Assistant Professor Kathryn Bocanegra
Expertise in community mental health and violence prevention in urban communities
Through over 15 years of experience in community mental health and violence prevention, Kathryn Bocanegra has seen firsthand the trauma experienced by street intervention workers. “They not only witness violence, they have personal experiences with violence. They often work in the same communities where they have experienced harm or previously harmed others,” she says. “This takes a toll on their physical and emotional health, and their relationships. It even impacts their ability to effectively do their job.”
Now, under a grant from the Robert R. McCormick Foundation, she is working to understand the effect of trauma exposure among street intervention workers and to identify supports that mitigate the effects of this trauma in their personal and professional lives. Through interviews with 35 intervention workers in several Chicago neighborhoods, as well as with their supervisors, she will gain insights into best practices for supporting these workers.

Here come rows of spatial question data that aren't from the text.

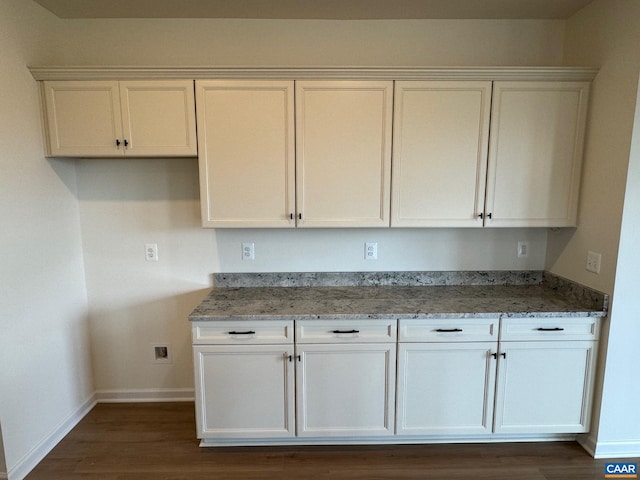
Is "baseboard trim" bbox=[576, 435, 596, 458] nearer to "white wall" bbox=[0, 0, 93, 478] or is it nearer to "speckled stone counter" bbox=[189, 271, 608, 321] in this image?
"speckled stone counter" bbox=[189, 271, 608, 321]

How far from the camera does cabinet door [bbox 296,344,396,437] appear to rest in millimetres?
1963

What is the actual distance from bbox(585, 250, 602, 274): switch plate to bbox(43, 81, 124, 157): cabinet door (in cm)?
287

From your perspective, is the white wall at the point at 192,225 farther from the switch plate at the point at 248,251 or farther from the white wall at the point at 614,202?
the white wall at the point at 614,202

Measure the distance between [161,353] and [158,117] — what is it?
1.66m

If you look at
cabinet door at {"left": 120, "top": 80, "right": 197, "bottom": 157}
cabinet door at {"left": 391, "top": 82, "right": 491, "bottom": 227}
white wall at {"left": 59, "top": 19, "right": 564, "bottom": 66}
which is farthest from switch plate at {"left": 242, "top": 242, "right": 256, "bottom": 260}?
white wall at {"left": 59, "top": 19, "right": 564, "bottom": 66}

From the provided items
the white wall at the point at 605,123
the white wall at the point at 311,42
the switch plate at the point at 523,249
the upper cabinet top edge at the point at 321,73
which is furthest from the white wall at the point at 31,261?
the white wall at the point at 605,123

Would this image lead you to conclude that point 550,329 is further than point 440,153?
No

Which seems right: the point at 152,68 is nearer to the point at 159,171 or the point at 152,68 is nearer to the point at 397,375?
the point at 159,171

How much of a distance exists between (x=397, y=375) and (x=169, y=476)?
1402 mm

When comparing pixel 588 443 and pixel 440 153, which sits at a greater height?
pixel 440 153

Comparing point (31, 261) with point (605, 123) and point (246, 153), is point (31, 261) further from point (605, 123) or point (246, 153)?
point (605, 123)

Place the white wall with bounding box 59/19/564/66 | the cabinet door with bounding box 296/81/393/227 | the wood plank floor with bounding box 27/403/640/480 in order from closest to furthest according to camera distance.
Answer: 1. the wood plank floor with bounding box 27/403/640/480
2. the cabinet door with bounding box 296/81/393/227
3. the white wall with bounding box 59/19/564/66

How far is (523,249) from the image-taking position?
2439 mm

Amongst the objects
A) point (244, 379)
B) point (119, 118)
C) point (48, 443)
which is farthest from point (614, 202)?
point (48, 443)
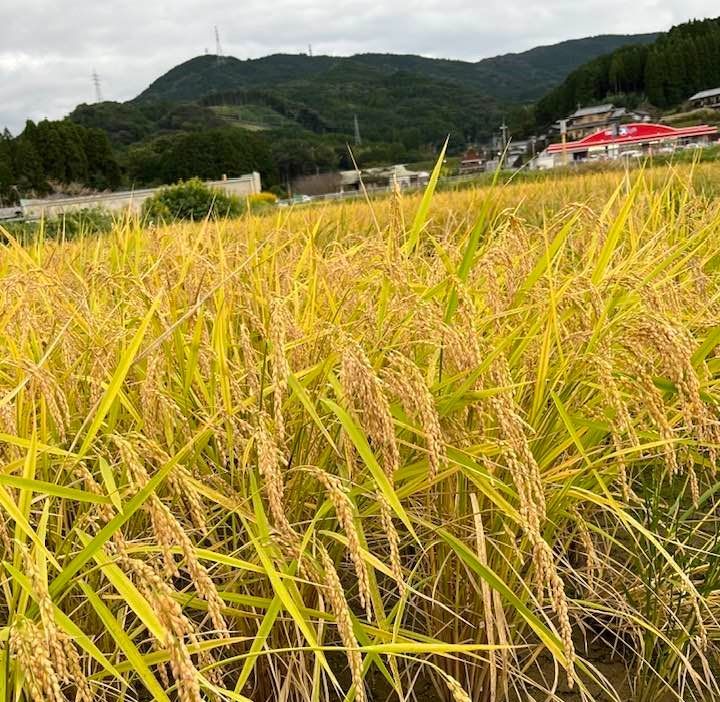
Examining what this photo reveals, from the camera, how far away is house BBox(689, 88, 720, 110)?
64375mm

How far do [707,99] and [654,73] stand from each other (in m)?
8.09

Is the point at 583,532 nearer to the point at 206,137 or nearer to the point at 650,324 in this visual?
the point at 650,324

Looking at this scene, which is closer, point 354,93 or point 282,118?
point 282,118

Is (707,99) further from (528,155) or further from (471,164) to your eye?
(528,155)

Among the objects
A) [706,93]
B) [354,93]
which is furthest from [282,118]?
[706,93]

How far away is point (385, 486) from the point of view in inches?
39.5

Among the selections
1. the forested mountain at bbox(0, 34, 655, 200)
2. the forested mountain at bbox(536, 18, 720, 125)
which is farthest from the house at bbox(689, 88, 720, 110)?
the forested mountain at bbox(0, 34, 655, 200)

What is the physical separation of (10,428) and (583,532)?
107 cm

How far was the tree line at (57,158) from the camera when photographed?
55594 millimetres

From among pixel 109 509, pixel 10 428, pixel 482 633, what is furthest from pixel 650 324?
pixel 10 428

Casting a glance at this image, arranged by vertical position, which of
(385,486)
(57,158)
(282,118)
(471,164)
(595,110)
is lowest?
(385,486)

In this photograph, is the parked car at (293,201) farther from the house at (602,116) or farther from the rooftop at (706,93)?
the rooftop at (706,93)

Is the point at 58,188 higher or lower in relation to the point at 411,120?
lower

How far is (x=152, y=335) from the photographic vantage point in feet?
5.34
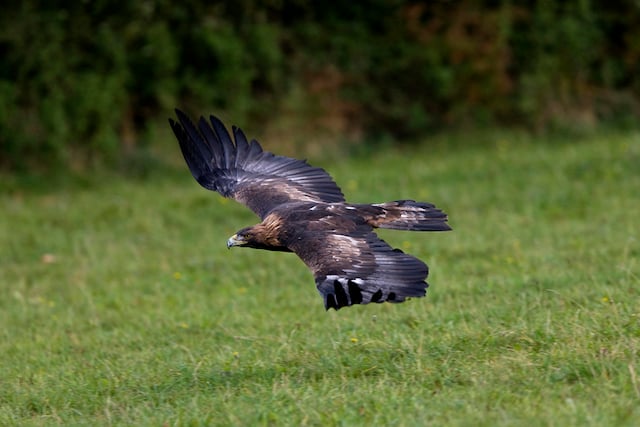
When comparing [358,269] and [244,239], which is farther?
[244,239]

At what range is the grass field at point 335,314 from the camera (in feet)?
16.7

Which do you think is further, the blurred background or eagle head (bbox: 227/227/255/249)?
the blurred background

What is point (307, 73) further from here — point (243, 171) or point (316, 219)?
point (316, 219)

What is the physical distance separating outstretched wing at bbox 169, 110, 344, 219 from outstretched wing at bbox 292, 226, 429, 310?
4.48 feet

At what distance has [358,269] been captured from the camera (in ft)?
18.6

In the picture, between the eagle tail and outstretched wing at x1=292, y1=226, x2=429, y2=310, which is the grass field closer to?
outstretched wing at x1=292, y1=226, x2=429, y2=310

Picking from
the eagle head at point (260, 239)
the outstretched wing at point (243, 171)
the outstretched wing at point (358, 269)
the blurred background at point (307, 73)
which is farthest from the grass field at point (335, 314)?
the blurred background at point (307, 73)

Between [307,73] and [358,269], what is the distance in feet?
34.4

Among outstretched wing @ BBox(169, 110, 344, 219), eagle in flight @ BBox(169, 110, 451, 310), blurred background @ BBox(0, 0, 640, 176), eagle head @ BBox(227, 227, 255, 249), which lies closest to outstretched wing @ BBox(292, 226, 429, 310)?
eagle in flight @ BBox(169, 110, 451, 310)

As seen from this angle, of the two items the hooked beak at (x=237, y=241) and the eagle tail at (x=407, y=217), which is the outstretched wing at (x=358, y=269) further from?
the hooked beak at (x=237, y=241)

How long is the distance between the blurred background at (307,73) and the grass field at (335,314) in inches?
55.3

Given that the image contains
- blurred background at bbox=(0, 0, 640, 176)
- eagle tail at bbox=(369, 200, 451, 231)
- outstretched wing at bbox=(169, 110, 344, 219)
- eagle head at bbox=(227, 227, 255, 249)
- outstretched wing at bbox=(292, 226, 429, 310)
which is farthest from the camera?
blurred background at bbox=(0, 0, 640, 176)

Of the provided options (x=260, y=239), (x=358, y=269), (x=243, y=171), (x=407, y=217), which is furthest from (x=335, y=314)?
(x=358, y=269)

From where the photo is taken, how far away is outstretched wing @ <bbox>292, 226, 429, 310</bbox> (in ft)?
17.4
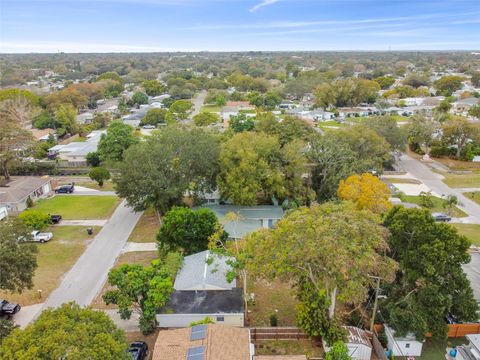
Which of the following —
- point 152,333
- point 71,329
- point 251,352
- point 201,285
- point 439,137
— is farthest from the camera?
point 439,137

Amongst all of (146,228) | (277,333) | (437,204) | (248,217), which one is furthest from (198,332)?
(437,204)

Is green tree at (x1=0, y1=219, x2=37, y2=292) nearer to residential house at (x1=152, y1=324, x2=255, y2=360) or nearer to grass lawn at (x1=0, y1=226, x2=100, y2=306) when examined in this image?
grass lawn at (x1=0, y1=226, x2=100, y2=306)

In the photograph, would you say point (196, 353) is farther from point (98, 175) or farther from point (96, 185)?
point (96, 185)

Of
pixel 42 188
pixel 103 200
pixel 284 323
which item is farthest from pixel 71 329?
pixel 42 188

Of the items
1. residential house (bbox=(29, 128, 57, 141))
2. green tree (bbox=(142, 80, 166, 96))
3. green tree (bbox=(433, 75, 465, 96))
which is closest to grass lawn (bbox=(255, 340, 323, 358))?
residential house (bbox=(29, 128, 57, 141))

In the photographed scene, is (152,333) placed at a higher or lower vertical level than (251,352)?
lower

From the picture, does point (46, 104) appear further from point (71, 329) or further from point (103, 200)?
point (71, 329)
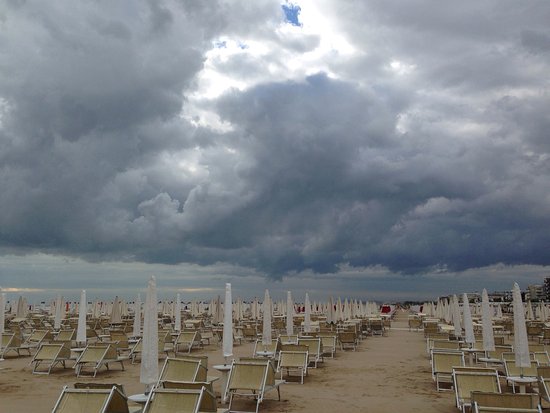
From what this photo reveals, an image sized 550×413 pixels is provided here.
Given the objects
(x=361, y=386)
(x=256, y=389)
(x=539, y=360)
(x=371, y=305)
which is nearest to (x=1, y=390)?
(x=256, y=389)

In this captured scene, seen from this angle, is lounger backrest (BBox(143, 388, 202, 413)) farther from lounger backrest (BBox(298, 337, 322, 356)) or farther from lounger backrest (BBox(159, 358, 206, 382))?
lounger backrest (BBox(298, 337, 322, 356))

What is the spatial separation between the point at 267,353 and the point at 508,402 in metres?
5.75

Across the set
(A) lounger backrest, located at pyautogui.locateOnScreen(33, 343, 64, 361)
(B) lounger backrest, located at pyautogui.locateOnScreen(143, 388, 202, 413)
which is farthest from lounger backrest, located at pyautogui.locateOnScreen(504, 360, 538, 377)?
(A) lounger backrest, located at pyautogui.locateOnScreen(33, 343, 64, 361)

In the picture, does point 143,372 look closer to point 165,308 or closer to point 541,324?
point 541,324

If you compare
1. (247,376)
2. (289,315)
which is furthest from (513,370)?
(289,315)

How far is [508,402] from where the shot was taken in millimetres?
5457

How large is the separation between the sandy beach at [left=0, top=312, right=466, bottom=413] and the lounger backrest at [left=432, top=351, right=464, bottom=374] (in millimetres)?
407

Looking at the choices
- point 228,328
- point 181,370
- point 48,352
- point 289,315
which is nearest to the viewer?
point 181,370

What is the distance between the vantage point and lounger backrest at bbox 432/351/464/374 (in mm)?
9039

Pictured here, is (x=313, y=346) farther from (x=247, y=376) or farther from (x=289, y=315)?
(x=247, y=376)

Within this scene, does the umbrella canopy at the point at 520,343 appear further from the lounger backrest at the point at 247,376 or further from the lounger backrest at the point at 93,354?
the lounger backrest at the point at 93,354

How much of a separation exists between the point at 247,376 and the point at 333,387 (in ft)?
7.43

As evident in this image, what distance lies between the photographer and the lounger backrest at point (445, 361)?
9.04 meters

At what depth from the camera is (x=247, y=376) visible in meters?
7.57
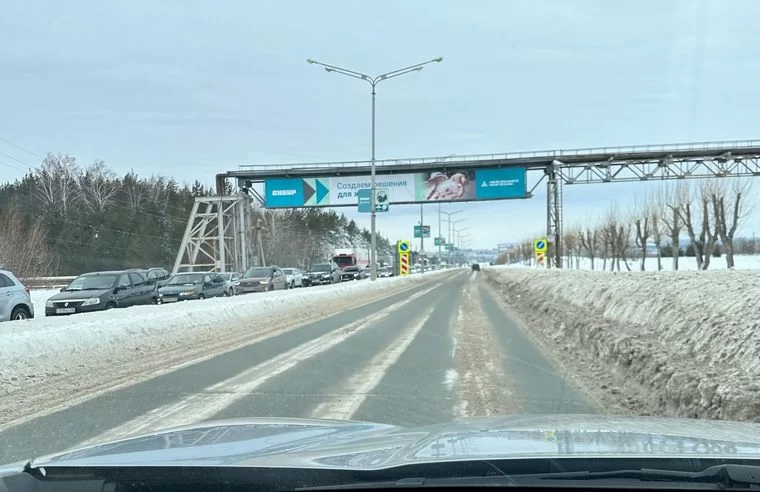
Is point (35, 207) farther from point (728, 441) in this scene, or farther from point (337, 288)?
point (728, 441)

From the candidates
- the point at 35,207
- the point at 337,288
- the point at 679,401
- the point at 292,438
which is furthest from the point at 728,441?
the point at 35,207

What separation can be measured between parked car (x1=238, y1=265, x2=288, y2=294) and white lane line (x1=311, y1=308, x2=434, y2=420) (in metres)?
23.3

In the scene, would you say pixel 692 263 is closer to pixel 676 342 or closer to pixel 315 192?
pixel 315 192

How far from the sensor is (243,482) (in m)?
2.72

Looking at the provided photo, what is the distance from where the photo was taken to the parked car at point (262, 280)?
36.9m

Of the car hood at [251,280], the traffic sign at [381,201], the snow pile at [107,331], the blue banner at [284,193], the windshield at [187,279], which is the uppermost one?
the blue banner at [284,193]

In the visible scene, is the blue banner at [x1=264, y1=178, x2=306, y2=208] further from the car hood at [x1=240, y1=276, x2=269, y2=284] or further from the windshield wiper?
the windshield wiper

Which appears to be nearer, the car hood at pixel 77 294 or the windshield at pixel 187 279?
the car hood at pixel 77 294

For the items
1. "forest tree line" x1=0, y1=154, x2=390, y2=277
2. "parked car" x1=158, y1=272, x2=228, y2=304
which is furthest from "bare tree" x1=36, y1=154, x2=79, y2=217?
"parked car" x1=158, y1=272, x2=228, y2=304

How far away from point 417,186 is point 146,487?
4547 centimetres

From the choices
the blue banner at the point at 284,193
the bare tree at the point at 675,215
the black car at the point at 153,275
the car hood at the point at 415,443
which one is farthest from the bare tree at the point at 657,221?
the car hood at the point at 415,443

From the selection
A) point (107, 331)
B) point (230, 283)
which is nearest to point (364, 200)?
point (230, 283)

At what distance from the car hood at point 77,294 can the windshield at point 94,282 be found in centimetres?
39

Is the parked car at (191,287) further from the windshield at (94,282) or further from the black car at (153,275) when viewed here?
the windshield at (94,282)
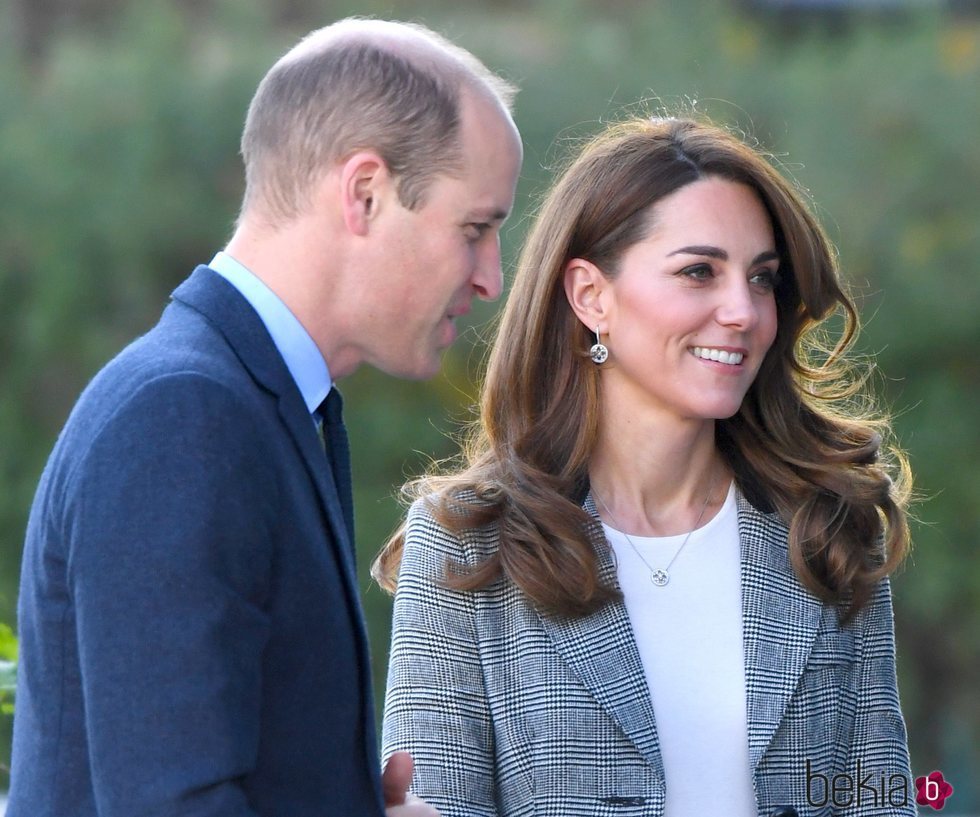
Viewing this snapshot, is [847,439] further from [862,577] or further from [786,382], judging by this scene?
[862,577]

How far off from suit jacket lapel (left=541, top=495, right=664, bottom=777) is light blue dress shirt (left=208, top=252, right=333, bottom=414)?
93 cm

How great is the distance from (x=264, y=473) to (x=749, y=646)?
1.25m

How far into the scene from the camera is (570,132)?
5879 mm

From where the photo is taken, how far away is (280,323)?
144 centimetres

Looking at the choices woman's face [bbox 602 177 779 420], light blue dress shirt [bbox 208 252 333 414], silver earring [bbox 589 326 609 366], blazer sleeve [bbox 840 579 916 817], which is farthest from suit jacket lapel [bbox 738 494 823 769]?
light blue dress shirt [bbox 208 252 333 414]

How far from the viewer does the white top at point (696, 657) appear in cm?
220

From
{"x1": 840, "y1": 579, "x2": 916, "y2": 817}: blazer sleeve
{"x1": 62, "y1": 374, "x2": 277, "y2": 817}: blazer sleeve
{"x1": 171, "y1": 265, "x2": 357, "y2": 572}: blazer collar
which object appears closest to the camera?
{"x1": 62, "y1": 374, "x2": 277, "y2": 817}: blazer sleeve

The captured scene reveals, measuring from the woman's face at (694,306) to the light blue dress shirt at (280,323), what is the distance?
105 cm

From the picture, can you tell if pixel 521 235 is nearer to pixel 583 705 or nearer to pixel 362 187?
pixel 583 705

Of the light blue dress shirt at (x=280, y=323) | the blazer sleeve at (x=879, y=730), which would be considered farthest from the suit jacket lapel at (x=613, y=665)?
the light blue dress shirt at (x=280, y=323)

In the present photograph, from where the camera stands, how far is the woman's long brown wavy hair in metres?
2.41

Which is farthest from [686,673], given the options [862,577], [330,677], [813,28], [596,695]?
[813,28]

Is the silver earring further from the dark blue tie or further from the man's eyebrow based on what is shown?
the dark blue tie

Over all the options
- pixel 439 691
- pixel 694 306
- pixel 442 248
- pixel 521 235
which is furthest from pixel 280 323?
pixel 521 235
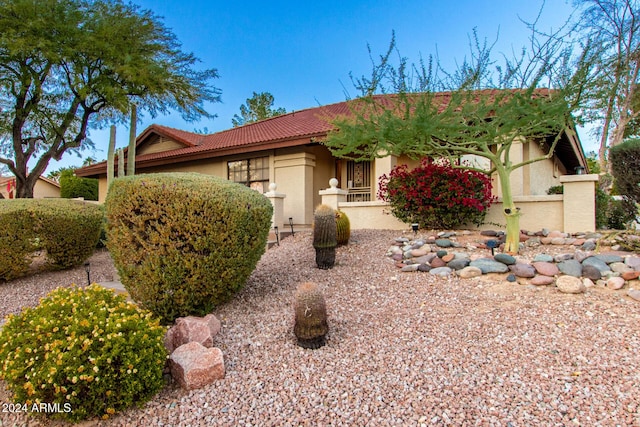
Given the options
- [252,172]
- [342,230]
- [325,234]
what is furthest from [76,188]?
[325,234]

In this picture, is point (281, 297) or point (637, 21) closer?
point (281, 297)

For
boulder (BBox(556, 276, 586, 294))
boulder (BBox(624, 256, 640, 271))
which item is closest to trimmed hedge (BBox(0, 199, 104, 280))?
boulder (BBox(556, 276, 586, 294))

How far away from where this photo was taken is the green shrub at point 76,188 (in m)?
21.4

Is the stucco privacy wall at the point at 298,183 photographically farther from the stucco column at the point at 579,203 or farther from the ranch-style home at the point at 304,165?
the stucco column at the point at 579,203

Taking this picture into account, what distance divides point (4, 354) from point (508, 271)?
17.6 feet

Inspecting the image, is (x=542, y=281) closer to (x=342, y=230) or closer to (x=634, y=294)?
(x=634, y=294)

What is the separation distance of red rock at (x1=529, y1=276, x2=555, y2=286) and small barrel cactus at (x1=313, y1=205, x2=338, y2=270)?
2663 mm

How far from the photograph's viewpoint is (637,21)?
696 inches

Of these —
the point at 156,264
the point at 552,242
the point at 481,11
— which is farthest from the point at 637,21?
the point at 156,264

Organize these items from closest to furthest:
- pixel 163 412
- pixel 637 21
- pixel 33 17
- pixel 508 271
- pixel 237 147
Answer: pixel 163 412, pixel 508 271, pixel 237 147, pixel 33 17, pixel 637 21

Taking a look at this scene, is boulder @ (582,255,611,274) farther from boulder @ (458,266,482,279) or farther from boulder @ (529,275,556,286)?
boulder @ (458,266,482,279)

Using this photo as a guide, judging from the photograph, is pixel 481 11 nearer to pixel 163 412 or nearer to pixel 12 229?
pixel 163 412

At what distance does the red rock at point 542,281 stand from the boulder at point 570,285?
0.11 meters

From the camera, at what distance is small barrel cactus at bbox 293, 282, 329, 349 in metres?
3.19
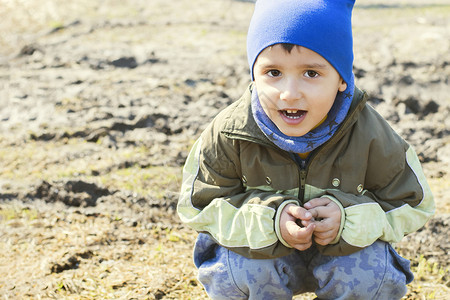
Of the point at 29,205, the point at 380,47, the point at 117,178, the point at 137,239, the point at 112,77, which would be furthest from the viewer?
the point at 380,47

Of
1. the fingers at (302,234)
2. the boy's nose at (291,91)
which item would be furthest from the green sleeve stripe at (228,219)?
the boy's nose at (291,91)

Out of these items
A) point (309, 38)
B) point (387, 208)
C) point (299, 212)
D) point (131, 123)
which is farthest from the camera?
point (131, 123)

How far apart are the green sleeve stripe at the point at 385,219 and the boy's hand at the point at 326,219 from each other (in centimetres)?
5

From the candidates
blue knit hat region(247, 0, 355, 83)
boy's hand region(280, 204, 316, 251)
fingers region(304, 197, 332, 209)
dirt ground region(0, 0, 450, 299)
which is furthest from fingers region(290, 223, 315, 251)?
dirt ground region(0, 0, 450, 299)

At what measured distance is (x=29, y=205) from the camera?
11.9ft

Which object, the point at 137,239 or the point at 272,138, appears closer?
the point at 272,138

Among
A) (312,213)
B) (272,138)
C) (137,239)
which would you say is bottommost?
(137,239)

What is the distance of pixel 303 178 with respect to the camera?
2277 millimetres

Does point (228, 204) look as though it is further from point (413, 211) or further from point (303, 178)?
point (413, 211)

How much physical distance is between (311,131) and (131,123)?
9.33 ft

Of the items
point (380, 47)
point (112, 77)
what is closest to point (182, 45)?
point (112, 77)

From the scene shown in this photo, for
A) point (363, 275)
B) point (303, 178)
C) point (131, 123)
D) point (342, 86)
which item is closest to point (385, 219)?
point (363, 275)

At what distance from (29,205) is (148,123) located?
4.92 ft

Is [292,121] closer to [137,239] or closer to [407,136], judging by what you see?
[137,239]
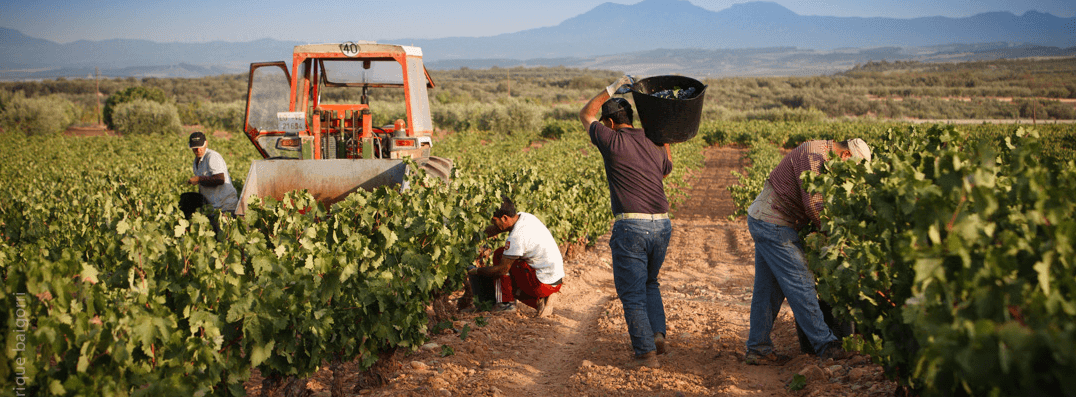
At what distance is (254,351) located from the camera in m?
3.13

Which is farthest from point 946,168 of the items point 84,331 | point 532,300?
point 532,300

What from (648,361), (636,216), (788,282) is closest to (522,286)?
(648,361)

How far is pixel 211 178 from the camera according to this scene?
270 inches

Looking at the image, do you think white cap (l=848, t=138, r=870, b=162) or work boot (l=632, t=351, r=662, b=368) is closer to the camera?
white cap (l=848, t=138, r=870, b=162)

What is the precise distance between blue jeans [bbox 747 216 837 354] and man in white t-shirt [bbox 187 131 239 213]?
5.24 metres

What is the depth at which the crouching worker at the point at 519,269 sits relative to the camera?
17.4 ft

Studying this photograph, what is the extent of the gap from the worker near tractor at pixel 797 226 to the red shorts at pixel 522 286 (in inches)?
74.9

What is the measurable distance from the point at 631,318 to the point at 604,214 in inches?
218

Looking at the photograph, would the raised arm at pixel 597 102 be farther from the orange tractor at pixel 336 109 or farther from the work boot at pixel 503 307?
the orange tractor at pixel 336 109

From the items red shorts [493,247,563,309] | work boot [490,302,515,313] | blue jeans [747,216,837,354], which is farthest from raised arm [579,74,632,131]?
work boot [490,302,515,313]

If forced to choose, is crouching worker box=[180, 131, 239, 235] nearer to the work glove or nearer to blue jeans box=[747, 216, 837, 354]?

“Trauma-informed and healing-centered approaches to violence prevention work have become commonplace over the last five years” says Bocanegra. “Individuals employed in street intervention practice are trained in these frameworks to help them work more effectively with clients. It is important, however, for the same approach to be used within organizations to support street intervention staff in the difficult work they do.” At the completion of the study in Winter 2021 she will have manualized the findings into training modules that assist organizations in creating supportive work environments for street intervention staff, as well as mechanisms to develop their leadership skills and career trajectories.
Bocanegra is also collaborating with scholars at other institutions with a common goal of strengthening street intervention work as one of the primary measures of public safety in urban communities. “Street intervention staff are leaders in developing more robust infrastructures for community safety,” she say. “Their expertise, often born out of personal suffering, should be promoted at a larger scale as our city develops multifaceted strategies to reduce violence and heal from historical and structural violence.”